BANDARLAMPUNG- Penyusunan Peraturan
Desa untuk Pengelolaan Hutan Desa, serta proses pengelolaan dan penataan hutan
desa di register 3 Gunung Rajabasa Lampung Selatan yang di kawal Walhi Lampung,
terus menerus dilakukan.
“Kami saat ini terus mendorong
konsep pengelolaan hutan desa tersebut berdasarkan peraturan menteri No.49
tahun 2008 yang kemudian di revisi menjadi peraturan menteri nomor
89/Menhut-II/2014 tentang hutan desa. Proses ini sudah dilakukan sejak 2013
lalu hingga saat ini.
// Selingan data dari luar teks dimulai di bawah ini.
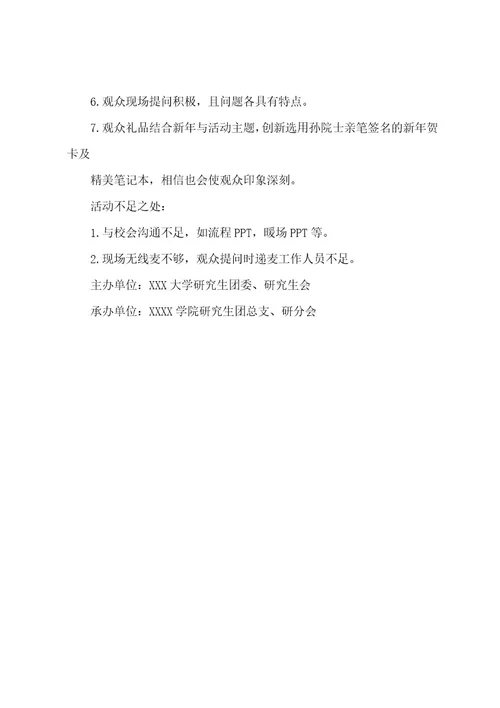 6.观众现场提问积极，且问题各具有特点。

7.观众礼品结合新年与活动主题，创新选用孙院士亲笔签名的新年贺卡及

精美笔记本，相信也会使观众印象深刻。

活动不足之处：

1.与校会沟通不足，如流程PPT，暖场PPT等。

2.现场无线麦不够，观众提问时递麦工作人员不足。

主办单位：XXX大学研究生团委、研究生会

承办单位：XXXX学院研究生团总支、研分会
Kami juga mendorong proses verifikasi Kemenhut, tentang
penetapan areal kerja hutan desa, rencana kerja tahun hutan desa, dengan
menyusun draf peraturan desa,” ujarnya Jumat (28/11).
Pasca dikeluarkannya SK menteri pada
Maret 2014 lalu, ujar Bejo, SK penetapan areal kerja Hutan Desa yang di berikan
di 22 desa penyangga Hutan kawasan register 3 gunung Rajabasa tahap demi tahap
yang dilakukan oleh pendamping Walhi Lampung dalam memproses mengeluarkan SK
tersebut.
“Saat ini Walhi Lampung terus
berupaya melakukan proses pendampingan sebagai persyaratan izin usaha
pengelolaan hutan desa (IUPHD) yang harus dipenuhi seperti peraturan desa yang
mengatur pengelolaan hutan desa, Badan Pengelola hutan desa BPHD sebagai
lembaga yang mengatur pemanfaatan hutan desa dan peta areal kerja hutan
Desa,dari ketiga proses saat ini sejak tanggal 26-28 November 2014,” ujarnya
melalui rilis.
Masih kata Bejo, pendamping Walhi
Lampung akan melakukan sosialisasi atau konsultasi draf peraturan desa yang di
buat oleh tim Walhi Lampung di 5 desa terlebih dahulu, kelima desa tersebut
adalah Sumur Kumbang, Padan, Cugung, Sukaraja dan Way Kalam.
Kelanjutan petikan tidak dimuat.